**Your instructions:** Pick out every line below that contains the word "nearer", and copy each one.

**Record list:**
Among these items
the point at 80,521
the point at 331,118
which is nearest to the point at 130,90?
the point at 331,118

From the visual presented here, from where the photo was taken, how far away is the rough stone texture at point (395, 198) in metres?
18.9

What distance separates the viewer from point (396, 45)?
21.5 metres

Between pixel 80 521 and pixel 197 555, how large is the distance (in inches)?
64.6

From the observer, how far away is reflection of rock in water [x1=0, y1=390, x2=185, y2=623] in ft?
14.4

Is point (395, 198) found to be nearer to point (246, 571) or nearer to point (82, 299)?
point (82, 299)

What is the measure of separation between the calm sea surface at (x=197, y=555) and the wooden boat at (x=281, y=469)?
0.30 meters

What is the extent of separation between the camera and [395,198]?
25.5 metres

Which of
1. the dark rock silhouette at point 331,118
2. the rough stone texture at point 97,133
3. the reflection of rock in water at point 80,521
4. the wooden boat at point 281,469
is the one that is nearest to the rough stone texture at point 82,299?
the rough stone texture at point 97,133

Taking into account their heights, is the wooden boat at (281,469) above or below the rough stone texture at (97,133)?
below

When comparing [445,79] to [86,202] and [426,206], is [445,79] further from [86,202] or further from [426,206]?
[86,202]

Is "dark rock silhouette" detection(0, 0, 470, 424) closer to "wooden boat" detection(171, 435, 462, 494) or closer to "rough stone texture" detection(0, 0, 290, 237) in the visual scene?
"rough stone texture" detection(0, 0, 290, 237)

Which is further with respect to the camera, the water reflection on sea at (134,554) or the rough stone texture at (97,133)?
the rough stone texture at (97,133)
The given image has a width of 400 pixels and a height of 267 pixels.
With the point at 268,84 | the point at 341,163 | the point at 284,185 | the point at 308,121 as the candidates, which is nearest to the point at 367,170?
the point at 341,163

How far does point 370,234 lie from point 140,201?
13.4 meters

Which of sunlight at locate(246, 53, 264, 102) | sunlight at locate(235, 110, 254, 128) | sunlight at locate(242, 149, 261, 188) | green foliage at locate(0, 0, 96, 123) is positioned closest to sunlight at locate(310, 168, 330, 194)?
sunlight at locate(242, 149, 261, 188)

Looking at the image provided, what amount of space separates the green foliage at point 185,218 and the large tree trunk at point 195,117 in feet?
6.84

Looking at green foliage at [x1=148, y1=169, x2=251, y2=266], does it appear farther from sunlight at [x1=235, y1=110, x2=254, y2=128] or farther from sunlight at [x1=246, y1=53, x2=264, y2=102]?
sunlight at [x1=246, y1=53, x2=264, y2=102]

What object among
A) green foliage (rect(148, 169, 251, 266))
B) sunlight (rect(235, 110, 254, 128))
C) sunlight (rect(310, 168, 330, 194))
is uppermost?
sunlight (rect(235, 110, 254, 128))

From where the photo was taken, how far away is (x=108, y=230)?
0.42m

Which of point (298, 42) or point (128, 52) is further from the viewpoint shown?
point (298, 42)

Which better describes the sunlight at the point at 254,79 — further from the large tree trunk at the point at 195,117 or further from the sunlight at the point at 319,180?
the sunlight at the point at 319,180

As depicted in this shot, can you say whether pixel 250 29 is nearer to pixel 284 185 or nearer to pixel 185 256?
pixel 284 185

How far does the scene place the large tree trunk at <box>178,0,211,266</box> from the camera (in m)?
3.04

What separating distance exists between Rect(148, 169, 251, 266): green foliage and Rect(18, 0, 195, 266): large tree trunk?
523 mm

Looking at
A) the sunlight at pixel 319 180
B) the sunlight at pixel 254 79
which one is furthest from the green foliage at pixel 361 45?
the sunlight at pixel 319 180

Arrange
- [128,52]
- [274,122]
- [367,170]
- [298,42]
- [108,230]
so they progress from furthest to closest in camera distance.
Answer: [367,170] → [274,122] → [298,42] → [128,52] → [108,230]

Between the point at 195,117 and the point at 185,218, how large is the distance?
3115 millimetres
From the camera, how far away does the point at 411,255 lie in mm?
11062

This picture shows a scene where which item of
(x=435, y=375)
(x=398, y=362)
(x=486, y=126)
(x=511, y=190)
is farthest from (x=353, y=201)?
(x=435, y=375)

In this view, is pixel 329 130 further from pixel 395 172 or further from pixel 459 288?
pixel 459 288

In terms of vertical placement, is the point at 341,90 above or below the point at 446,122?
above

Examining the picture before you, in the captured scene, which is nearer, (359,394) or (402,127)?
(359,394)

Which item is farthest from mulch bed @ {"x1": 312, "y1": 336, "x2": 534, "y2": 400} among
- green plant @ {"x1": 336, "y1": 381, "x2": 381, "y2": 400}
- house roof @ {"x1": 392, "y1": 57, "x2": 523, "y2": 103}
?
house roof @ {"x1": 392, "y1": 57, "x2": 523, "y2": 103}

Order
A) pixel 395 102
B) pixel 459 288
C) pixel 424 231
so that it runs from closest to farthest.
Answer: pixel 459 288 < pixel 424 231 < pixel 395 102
==
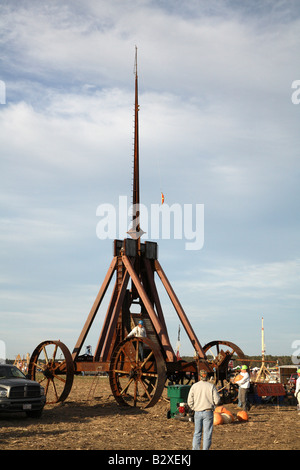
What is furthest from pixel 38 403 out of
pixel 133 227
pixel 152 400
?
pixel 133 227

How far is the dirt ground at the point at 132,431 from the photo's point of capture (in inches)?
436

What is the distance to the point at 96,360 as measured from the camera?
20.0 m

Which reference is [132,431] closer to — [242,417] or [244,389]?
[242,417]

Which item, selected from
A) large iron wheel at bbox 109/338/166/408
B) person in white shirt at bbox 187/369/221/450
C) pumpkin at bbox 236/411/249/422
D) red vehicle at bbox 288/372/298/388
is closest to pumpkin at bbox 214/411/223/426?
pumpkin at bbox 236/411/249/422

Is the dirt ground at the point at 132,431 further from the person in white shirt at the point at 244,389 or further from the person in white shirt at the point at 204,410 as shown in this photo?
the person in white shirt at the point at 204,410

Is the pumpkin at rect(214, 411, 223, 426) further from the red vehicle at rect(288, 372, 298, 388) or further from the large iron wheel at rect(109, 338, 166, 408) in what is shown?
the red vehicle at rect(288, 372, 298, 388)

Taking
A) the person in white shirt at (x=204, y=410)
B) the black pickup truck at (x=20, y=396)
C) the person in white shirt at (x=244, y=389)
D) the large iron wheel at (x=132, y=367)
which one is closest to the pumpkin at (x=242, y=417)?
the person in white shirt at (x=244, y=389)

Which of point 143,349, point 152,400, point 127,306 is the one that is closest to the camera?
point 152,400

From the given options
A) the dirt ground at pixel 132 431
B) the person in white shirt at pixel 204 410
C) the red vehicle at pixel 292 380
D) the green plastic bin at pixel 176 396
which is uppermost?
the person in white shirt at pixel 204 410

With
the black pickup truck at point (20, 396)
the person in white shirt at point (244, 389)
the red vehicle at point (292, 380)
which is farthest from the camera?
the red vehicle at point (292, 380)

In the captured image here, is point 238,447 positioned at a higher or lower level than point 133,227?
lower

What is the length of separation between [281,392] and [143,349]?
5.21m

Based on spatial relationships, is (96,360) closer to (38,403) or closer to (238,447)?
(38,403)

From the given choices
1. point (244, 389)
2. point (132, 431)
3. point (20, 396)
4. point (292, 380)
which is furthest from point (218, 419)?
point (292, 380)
...
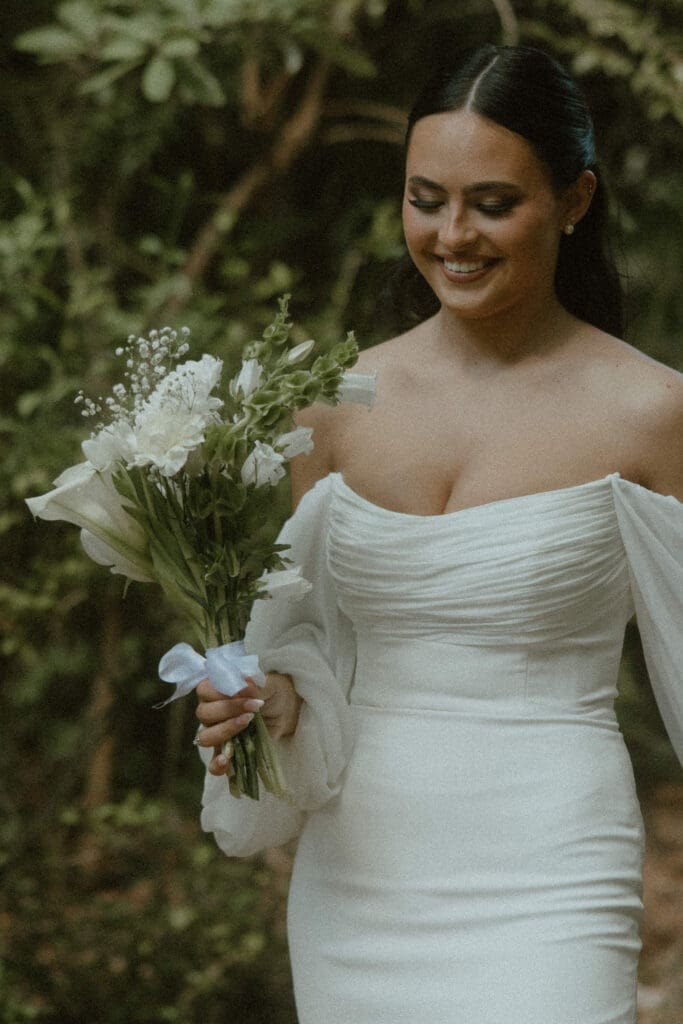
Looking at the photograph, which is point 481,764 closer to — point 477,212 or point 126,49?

**Answer to this exercise:**
Is point (395, 198) found to be nearer to point (246, 571) or nearer to point (82, 299)?
As depicted in this shot, can you say whether pixel 250 29 is nearer to pixel 284 185 or nearer to pixel 185 256?
Examining the picture before you, in the captured scene, which is nearer, (359,394) or (402,127)?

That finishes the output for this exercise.